24), 2. 6% yield, +115. 0% 10Y return). Beam Therapeutics Inc. (BEAM) carries a higher beta of 2. 20 — meaning larger drawdowns in market downturns, which matters significantly when you cannot wait years for a recovery. Both have compounded well over 10 years (KO: +115. 0%, BEAM: +82. 1%), confirming both are viable long-term holds — but the lower-volatility option typically results in less emotional selling during corrections. Retirement portfolios generally favour predictability over maximum returns. Consult a financial advisor before making allocation decisions.

09

What are the main differences between CARM and BEAM and KO?

These companies operate in different sectors (CARM (Healthcare) and BEAM (Healthcare) and KO (Consumer Defensive)), which means they face different economic cycles, regulatory environments, and macro sensitivities — making direct comparison nuanced.

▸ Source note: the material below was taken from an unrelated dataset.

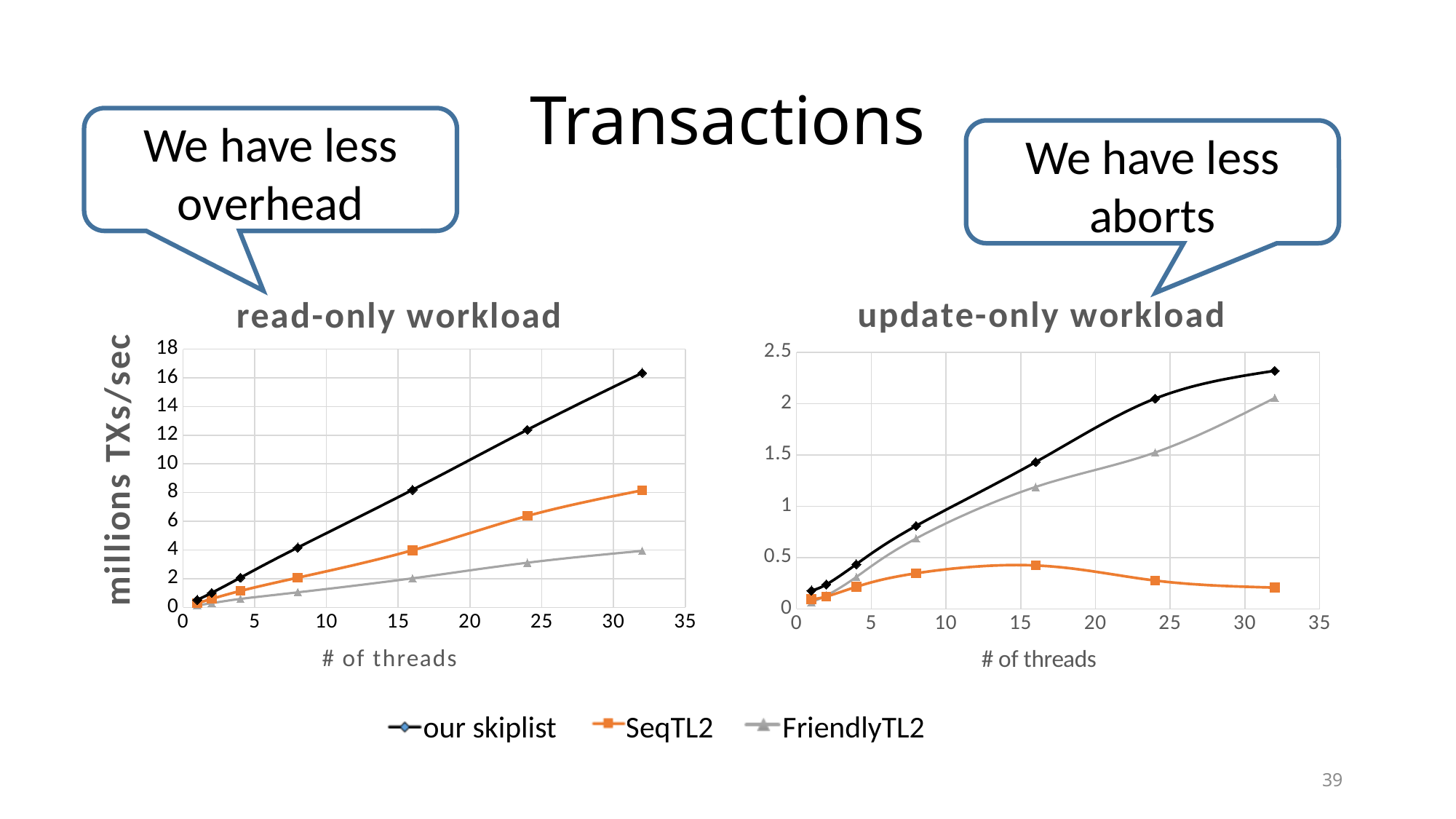
How many series does the legend list? 3 In the update-only workload chart, is the value for our skiplist at 32 threads greater or less than 2? greater In the read-only workload chart, is the value for FriendlyTL2 at 32 threads greater or less than 6? less In the read-only workload chart, is the value for our skiplist at 32 threads greater or less than 14? greater In the read-only workload chart, which series has the lowest value at 32 threads? FriendlyTL2 In the update-only workload chart, which series has the lowest value at 32 threads? SeqTL2 In the update-only workload chart, which is larger at 24 threads: our skiplist or FriendlyTL2? our skiplist What kind of chart is the read-only workload chart? line chart What is the y-axis label of the read-only workload chart? millions TXs/sec In the read-only workload chart, which series has the highest value at 32 threads? our skiplist In the read-only workload chart, does the value for our skiplist rise or fall as the number of threads increases? rise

In terms of investment character: CARM is a small-cap high-growth stock; BEAM is a small-cap high-growth stock; KO is a large-cap quality compounder stock. KO pays a dividend while CARM, BEAM do not, making them suitable for different income and tax situations. These fundamental differences mean investors should not choose between them on a single metric — the "better stock" depends entirely on which of these characteristics aligns with your investment strategy.